Ибо кто были все эти сапожники, портные, плотники, уличные разносчики, владельцы лавочек в манчестерском гетто, во всяком случае в той его части, которую я знал? Это были, как я понял со временем, бесконечно преданные своей религии еврейские бедняки. Они — потомки ткачей и водонош Иерусалима времен царя Давида и Иудеи времен Хасмонеев . После долгих странствий сквозь века и цивилизации, через континенты, они добрались до Манчестера. Они никогда не теряли связи со своими корнями. Мало кто из нас мог проследить своей род дальше двух‑трех поколений. Мы не вели список мест, в которых успели побывать. Но картина совершенно очевидна для любого, кто хоть немного знаком с еврейской историей: во времена Навуходоносора мы отправились в Вавилонию и Египет; из Иерусалима времен римлян — начиная с Помпея и, в результате череды высылок, до Адриана, — попали в Рим и западный мир; по Черному морю добрались до юга России; через Испанию — во Францию и Западную Европу, с откатными волнами на Восток; в восточном направлении — в Польшу и центральную часть России во времена крестовых походов — и далее вечные странствия в эпоху Возрождения и Просвещения, включая последний мощный поток на запад через Атлантический океан. Молитвы, предания, фольклор бережно сохранялись даже среди простонародья, что уж говорить про людей знающих. Еврей времен Гиллеля не почувствовал бы себя чужим на каком‑нибудь из наших седеров ; еврей времен крестовых походов почувствовал бы, что у него очень много общего с простым евреем времен кишиневского погрома .

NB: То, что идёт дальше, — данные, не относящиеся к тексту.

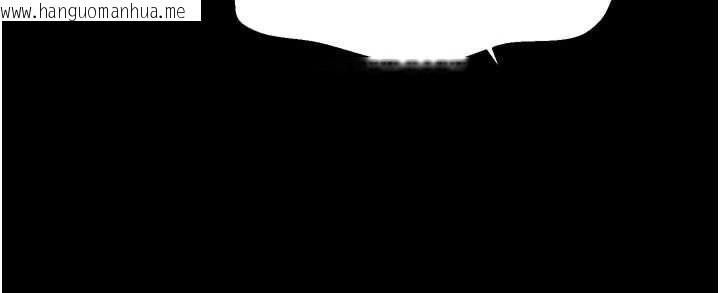 韩国漫画最强家丁韩漫_最强家丁-第60话-成功复仇的黄大人在线免费阅读-韩国漫画-第150张图片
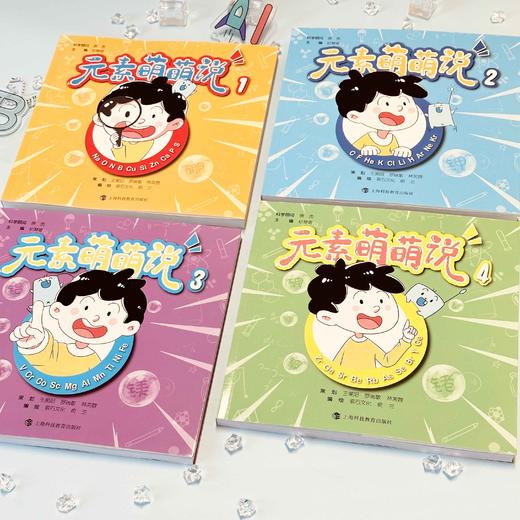 元素萌萌说 超萌化学漫画书，带你踏入奇妙的化学元素世界 商品图5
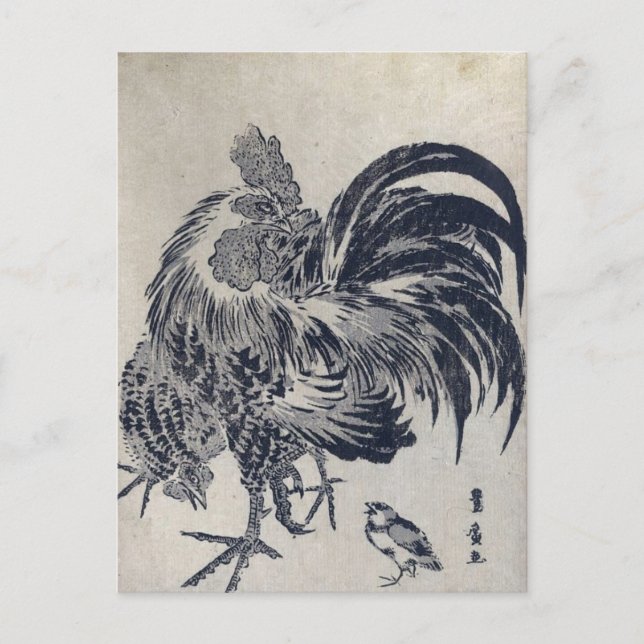 Niwatori Postcard (Front)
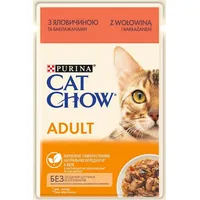Purina Nestle Cat Chow Adult Gij Beef Eggplant Jelly - wet cat food 85 g Art1113889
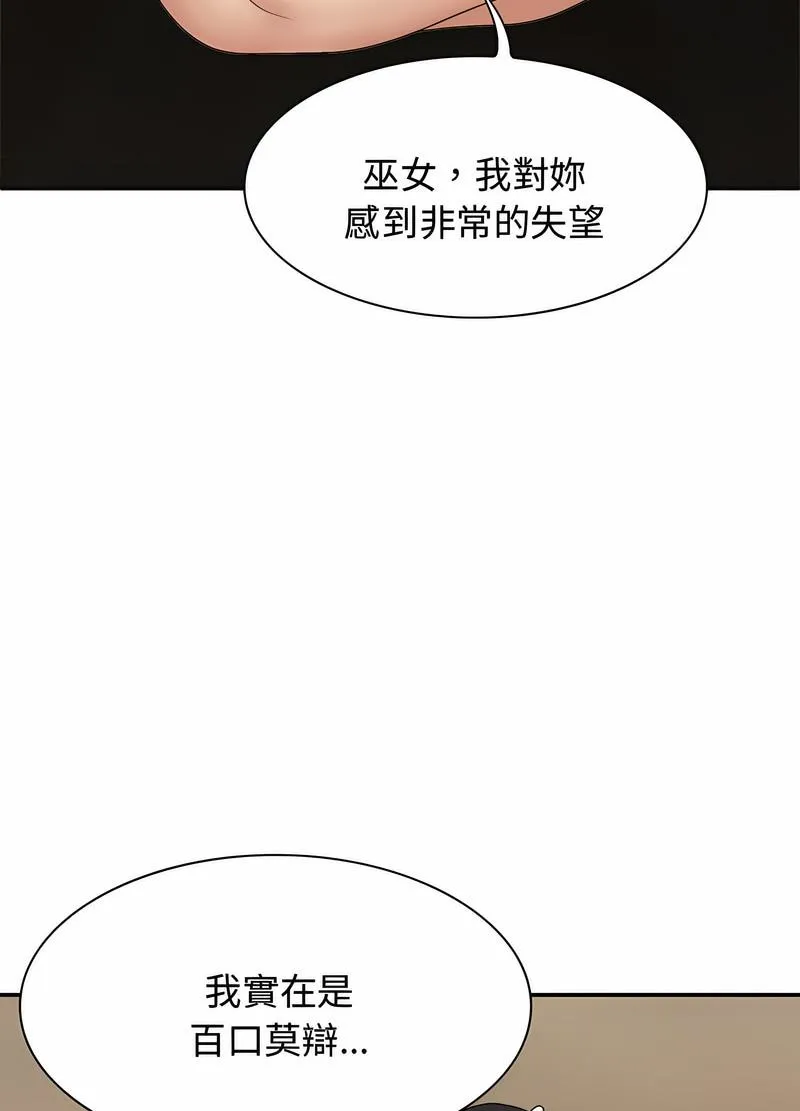 我体内的那个祂 - 第54話 - page 39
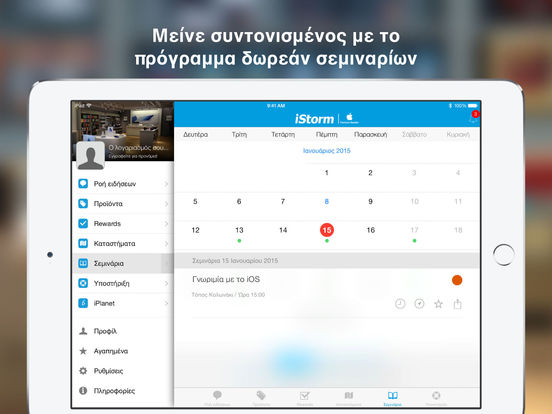 iPad Screenshot 5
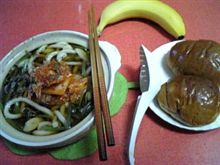 昼飯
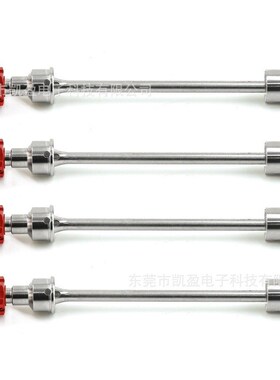 TRAXXAS E REVO 2.0 86086-4 45#加硬钢前后CVD万向节结合器接杯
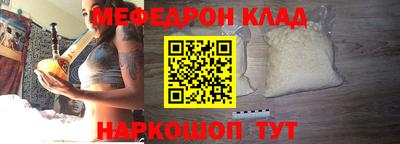 бошки Нарткала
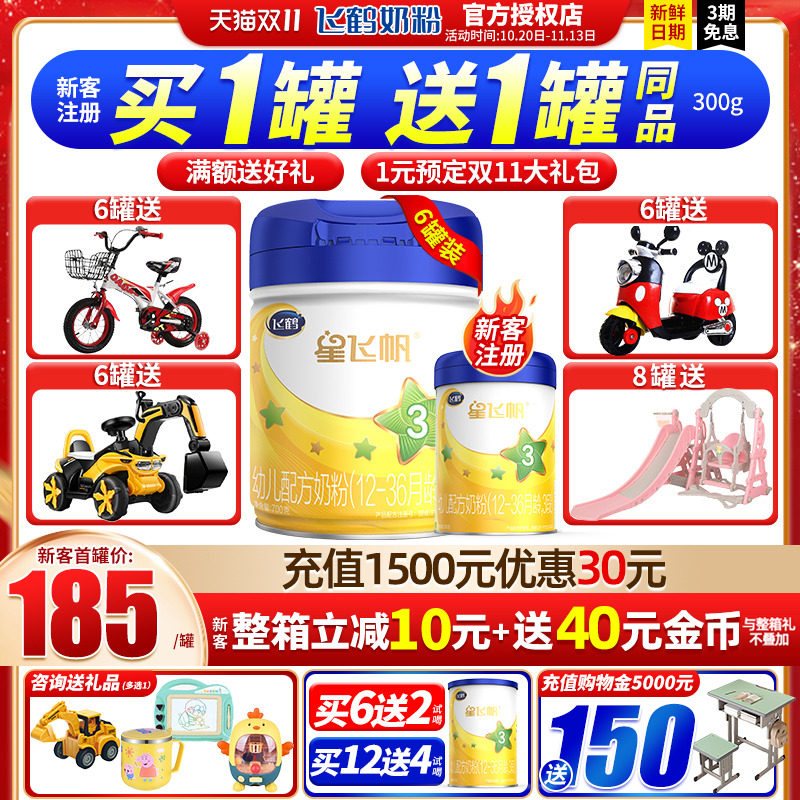 送30金+2试喝】飞鹤星飞帆3段奶粉婴幼儿粉三段700g6罐官方旗舰店使用感如何?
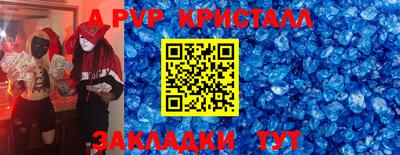 мескалин Нягань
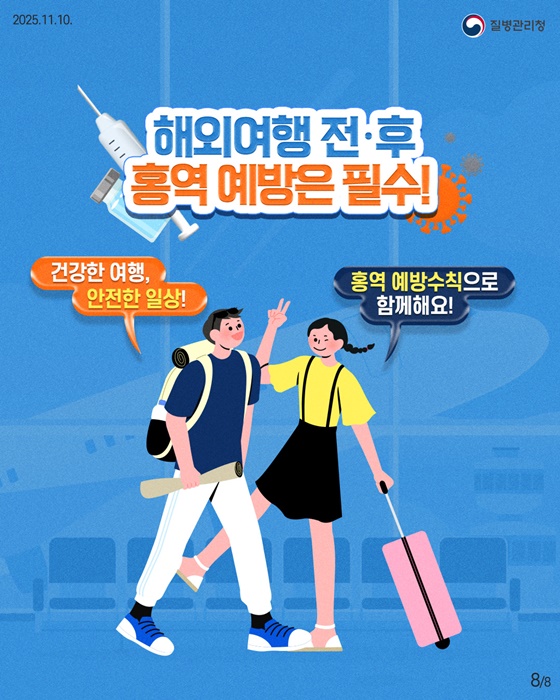 해외여행 전·후 홍역 예방은 필수!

С небольшими поправками, о которых уже упоминалось, я был не так уж далек от истины, когда говорил, что еврейский народ выжил во многом благодаря тому, что даже его бедняки всегда сохраняли чувство собственного достоинства. Особенно это заметно, если взять недавнее время. В детстве я ничего не знал о современной еврейской ассимиляции и как она связана с богатством. Зато я знал, что англизированные евреи, осевшие в этой стране задолго до нас и ныне преуспевающие, были не настоящие евреи, в отличие от нас. Они, судя по всему, были хорошие, благожелательные люди; они были нашим будагарен (советом опекунов), к которому, в случае крайней нужды, можно было обратиться за беспроцентной ссудой. Но, помогая нам материально, они подводили нас духовно. Они были больше похожи на гоев, чем на нас. Они давали нам почувствовать, что мы иностранцы, точно так же, как остальные; возможно, даже острее, потому что они были, несмотря ни на что, частью нас. Они давали нам понять, что считают наши обычаи чем‑то несущественным — хуже того: нелепой обузой, в которой иудаизм не нуждается и которая мешает нам стать полноценными английскими гражданами. Они нам помогали — но они нас стеснялись.
Годы спустя, оглядываясь назад и наслаждаясь тем, насколько богата была духовная жизнь мира моего детства, я вдруг подумал: а как вообще хоть один взрослый еврей мог принять лозунг «Пролетарии всех стран, объединяйтесь! Вам нечего терять, кроме своих цепей»? Тем пролетариям, разносчикам и их кровным братьям в Польше и прочих частях Восточной Европы очень даже было что терять, кроме своих цепей; и я совершенно не понимаю, почему, призывая к объединению и к свободе, нужно отказываться от тех ценностей, которые свобода призвана оберегать.